Rhoda Booke and Rita Booke, old maid sisters as much alike as a set of bookends, giggled as they crouched over the table jotting down the name of a recent romance bestseller.
“I've never won,” complained Ella Mentry as she wrote the name of a Sherlock Holmes mystery.
Miss Paige Turner stepped up to the microphone. “I hope each of you has enjoyed pondering this week's review of Stopping by Woods on a Snowy Evening by Robert Frost. Who would like to open our discussion?”
“It's so confusing...I mean, why would you be in someone's woods? Isn't that trespassing?” Denise R. Nockin's shaky voice could barely be heard.
“What's the problem? The owner's too smart to live out in the woods. He's in the village staying warm by a roaring fire.” Lou Zer always took issue with anything Denise R. Nockin said. They had once been engaged years ago until she caught him fooling around with Alli Katt.

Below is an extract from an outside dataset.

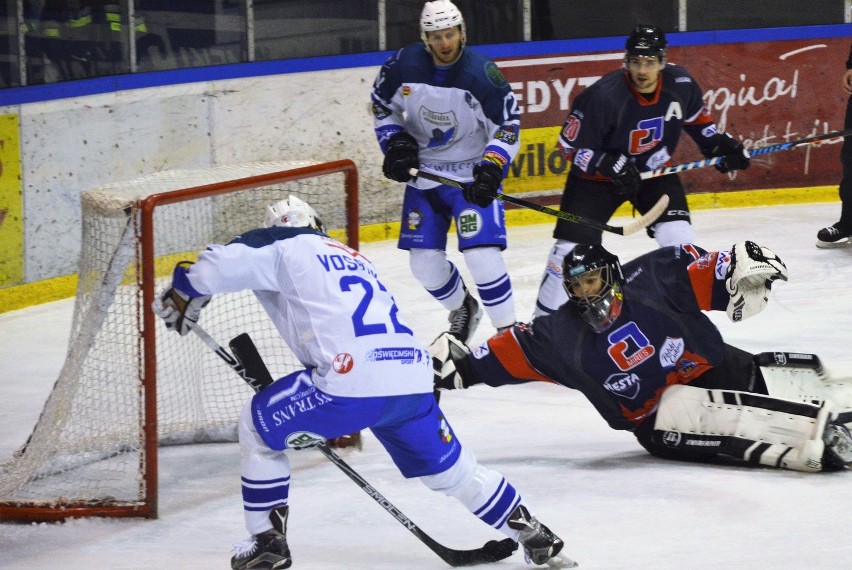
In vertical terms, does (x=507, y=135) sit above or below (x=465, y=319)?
above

B.A. Ware stood and looked around the room. He waited to speak until everyone's eyes were fixed on him. “ I keep thinking about why he chose the darkest evening of the year to be out. Has to be more to it. Even the horse knew better.”
“I just love to hear harness bells on a horse-drawn carriage. It's so romantic, don't you think?” Heidi Clare blinked her eyes and smiled at B.A. Ware who promptly sat down. She had been chasing him ever since his darling wife had passed.
“Y'all just don't get it. It's all about him contemplating suicide. Think about it! Downy flakes...sounds just like bed covers to fall asleep in. And why does he say the woods are lovely at the same time saying they're dark and deep? He was going to kill himself! He was just another soul tired of all the hardships of life. Don't you see?” Jenna Side always saw death in every review.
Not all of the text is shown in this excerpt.